Premio Santa Apolonia de Narraciones Breves 2017
Amanece en
la decadente Saint Louis, una isla que flota a la deriva sobre las turbias
aguas de la desembocadura del río Senegal. Kalidou y los demás talibés se
desperezan en sus esterillas, extendidas sobre la tierra apisonada de la
escuela coránica. Él casi no ha pegado ojo durante las últimas tres noches.
Tiene ocho años y hace tan sólo uno que se separó de su familia para venir a
estudiar con un afamado maestro
coránico. Por las mañanas coge su lata de
tomate herrumbrosa y sale a mendigar, junto con los demás chicos. Por las
tardes recitan el Corán, reguero de suras escritos con un punzón en tablillas
de madera. Muchas veces suben a la azotea a ver el atardecer mientras recitan
versículos cantados, mecidos por un ritmo atávico, por un trance compartido,
mientras contemplan cómo la inmensa bola de fuego es devorada por un mar de
reflejos anaranjados. Por la noche, justo antes de irse a dormir, le espera su
única alegría: un terrón de azúcar, cubo blanco y arenoso, dulce néctar, que le
hace sentir un escalofrío en la espalda cuando se va deshaciendo con lentitud
en su boca, ávido como está de alguna sensación placentera. Pero ahora le
duelen tanto las muelas que lleva dos días sin probar bocado. Tiene la cara muy
hinchada, tanto que se le empieza a cerrar el párpado. Tan sólo entrar en el
recinto del hospital cuesta mil cefas que él no tiene y que su maestro no le va
a dar. Y al dentista hay que llevarle la aguja y la anestesia, compradas de
antemano en una farmacia.
Pero
Kalidou ha tenido suerte. Hoy no deambularán por las calles tirando de la manga de otros pobres
suplicando limosna. Van todos a la Maison
de Ecoute, la casa de escucha donde, a veces, acude a asearse o a
desahogarse con Pap Demba, o a que le pongan una tirita y le den un abrazo.

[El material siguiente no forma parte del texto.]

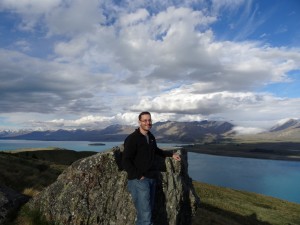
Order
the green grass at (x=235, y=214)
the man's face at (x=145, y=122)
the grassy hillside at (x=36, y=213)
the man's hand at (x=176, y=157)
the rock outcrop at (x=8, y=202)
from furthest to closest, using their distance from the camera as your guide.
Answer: the green grass at (x=235, y=214), the man's hand at (x=176, y=157), the grassy hillside at (x=36, y=213), the rock outcrop at (x=8, y=202), the man's face at (x=145, y=122)

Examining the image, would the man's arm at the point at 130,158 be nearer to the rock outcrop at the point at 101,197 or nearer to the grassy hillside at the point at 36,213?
the rock outcrop at the point at 101,197

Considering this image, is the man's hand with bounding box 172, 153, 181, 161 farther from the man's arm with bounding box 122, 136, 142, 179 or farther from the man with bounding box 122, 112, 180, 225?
the man's arm with bounding box 122, 136, 142, 179

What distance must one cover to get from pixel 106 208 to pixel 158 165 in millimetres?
3634

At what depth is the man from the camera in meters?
12.9

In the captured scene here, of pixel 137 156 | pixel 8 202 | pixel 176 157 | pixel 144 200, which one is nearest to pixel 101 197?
pixel 144 200

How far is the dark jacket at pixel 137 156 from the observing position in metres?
12.9

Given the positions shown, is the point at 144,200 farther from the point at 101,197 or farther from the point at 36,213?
the point at 36,213

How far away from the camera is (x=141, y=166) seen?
13.1 metres

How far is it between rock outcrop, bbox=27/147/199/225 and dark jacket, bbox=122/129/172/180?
261cm

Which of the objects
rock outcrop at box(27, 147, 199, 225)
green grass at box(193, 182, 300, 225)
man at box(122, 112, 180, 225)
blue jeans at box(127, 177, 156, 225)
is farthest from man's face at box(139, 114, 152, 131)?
green grass at box(193, 182, 300, 225)

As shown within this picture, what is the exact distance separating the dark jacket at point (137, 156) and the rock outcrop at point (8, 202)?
713 cm

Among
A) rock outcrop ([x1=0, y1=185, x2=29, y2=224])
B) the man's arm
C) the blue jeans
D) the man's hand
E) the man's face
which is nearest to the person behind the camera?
the man's arm

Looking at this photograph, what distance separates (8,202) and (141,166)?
312 inches

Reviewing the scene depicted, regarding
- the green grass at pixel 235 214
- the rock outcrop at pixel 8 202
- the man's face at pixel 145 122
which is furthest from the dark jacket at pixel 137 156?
the green grass at pixel 235 214
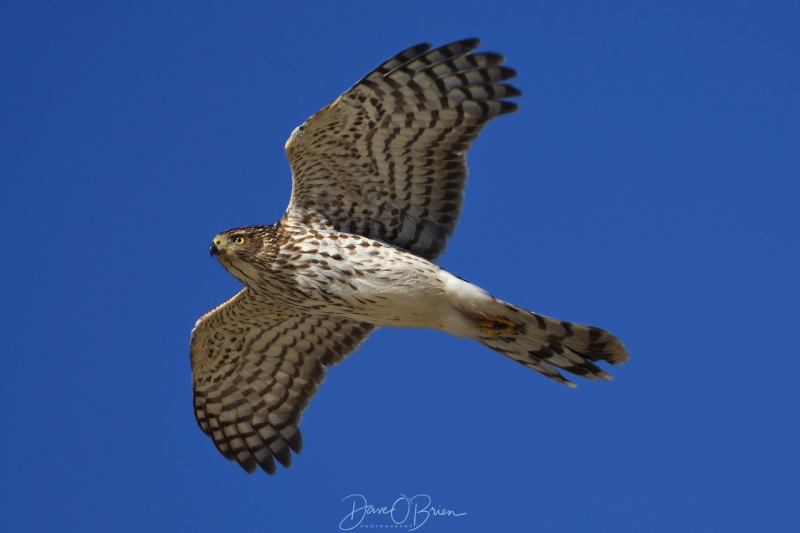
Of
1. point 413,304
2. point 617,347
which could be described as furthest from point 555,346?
point 413,304

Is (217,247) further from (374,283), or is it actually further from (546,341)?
(546,341)

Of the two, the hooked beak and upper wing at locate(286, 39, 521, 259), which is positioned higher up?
upper wing at locate(286, 39, 521, 259)

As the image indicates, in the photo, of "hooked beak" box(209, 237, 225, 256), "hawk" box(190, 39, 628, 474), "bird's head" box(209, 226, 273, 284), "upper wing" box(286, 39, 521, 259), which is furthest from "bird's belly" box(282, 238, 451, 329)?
"hooked beak" box(209, 237, 225, 256)

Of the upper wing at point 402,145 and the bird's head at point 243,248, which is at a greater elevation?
the upper wing at point 402,145

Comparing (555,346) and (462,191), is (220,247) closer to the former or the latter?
(462,191)

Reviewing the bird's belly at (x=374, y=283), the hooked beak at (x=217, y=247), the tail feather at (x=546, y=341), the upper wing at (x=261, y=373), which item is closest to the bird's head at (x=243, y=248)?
the hooked beak at (x=217, y=247)

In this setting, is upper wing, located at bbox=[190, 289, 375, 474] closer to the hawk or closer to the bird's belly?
the hawk

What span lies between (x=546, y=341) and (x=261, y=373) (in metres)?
2.87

Dicen que han venido unos dentistas de España. ¡Los campeones del mundo de
fútbol! Se toca la camiseta del Real Madrid, sucia y hecha jirones; su más
preciado tesoro.
Hacen una
fila delante de una puerta de madera de doble hoja. Sus compañeros entran por
ella y salen mordiendo una gasa, sonrientes, al cabo de un rato. En el barullo
vislumbra pinzas plateadas brillantes y hombres blancos con mascarilla. Por fin,
uno de ellos, una guapa mujer de pelo largo y manos cariñosas, se le acerca y
le acaricia su cabeza rapada. Hola, dice. Supone que será el saludo de los
españoles y cruza el umbral, manso. Kalidou pasa a una sala ocupada por dos
camillas. Un hombre con ropa de médico y una luz en la frente le inspecciona la
boca y le tumba mientras le acaricia la mejilla y le sonríe. Le habla en un
idioma extraño mientras un Diola traduce sus palabras al wolof. Le van a ayudar
con su dolor. Le ponen un instrumento en la cara que hace que se le duerma. Con
una de esas pinzas plateadas arrancan la muela podrida. Duele un poco pero
Kalidou ni siquiera pestañea, se mantiene impasible y silencioso. Muerde una
gasa y se incorpora. El Diola le dice que no coma más terrones de azúcar, que
le pudren los dientes. La bella mujer le hace tragar una pastilla de dos
colores y le da otra para que se la tome a la mañana siguiente.
Por la
tarde, sin haber comido, coge una tablilla y sube a la azotea, con todos sus
compañeros. Recitan en voz alta, en hipnótico ritmo, dirigidos por su maestro.
El sol del atardecer arranca brillos de fuego a las aguas del Senegal y las
aves migratorias sobrevuelan la miseria. Kalidou se siente muy solo y piensa en
los besos de su madre, en sus hermanos persiguiendo una vieja pelota, descalzos
y felices. Cae la noche y al tumbarse en la esterilla recibe su terrón de
azúcar. Lo observa durante unos breves instantes, incapaz de comprender por qué
aquellos hombres blancos, que tanto le han ayudado con su dolor, quieren
privarle de su único placer en la vida. Se recuesta y se lo mete en la boca,
mientras una lágrima cae de su ojo aún hinchado.